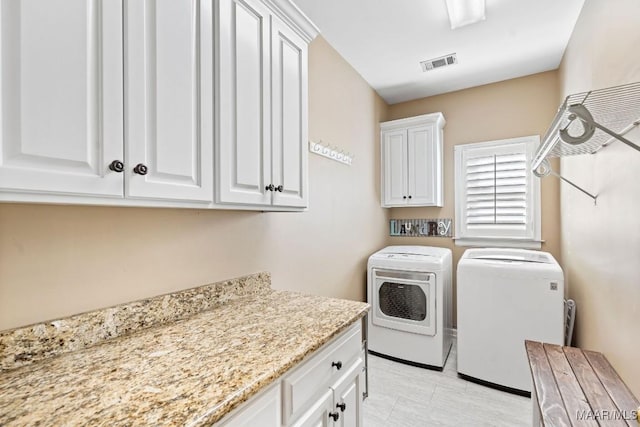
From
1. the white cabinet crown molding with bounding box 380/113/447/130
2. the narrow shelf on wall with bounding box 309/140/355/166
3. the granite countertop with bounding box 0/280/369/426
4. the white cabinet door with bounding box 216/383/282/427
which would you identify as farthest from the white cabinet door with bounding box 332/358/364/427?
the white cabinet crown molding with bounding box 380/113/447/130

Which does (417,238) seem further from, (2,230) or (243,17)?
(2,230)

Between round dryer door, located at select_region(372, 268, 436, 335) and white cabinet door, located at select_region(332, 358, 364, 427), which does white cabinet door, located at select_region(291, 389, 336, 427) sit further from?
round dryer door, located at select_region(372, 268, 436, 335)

⁂

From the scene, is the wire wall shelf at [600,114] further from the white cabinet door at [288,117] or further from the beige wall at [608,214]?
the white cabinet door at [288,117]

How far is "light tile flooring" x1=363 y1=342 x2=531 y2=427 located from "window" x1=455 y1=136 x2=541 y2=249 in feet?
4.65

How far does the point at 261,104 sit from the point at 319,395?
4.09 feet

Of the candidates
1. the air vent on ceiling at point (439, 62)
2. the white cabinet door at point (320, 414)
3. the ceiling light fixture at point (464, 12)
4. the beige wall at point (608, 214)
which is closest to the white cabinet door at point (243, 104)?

⁂

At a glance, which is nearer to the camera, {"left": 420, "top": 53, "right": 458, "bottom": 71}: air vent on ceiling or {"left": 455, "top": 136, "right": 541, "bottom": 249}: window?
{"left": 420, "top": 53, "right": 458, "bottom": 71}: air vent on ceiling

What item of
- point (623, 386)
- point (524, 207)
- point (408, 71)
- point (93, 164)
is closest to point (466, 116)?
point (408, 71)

⁂

Exercise aim: Copy the listing exactly, starting with the line that contains "Of the candidates" and going on through the line that contains "which is closest".

Written response:
Of the candidates
1. the air vent on ceiling at point (439, 62)
2. the white cabinet door at point (320, 414)
3. the ceiling light fixture at point (464, 12)
4. the beige wall at point (608, 214)
which is closest to the white cabinet door at point (243, 104)?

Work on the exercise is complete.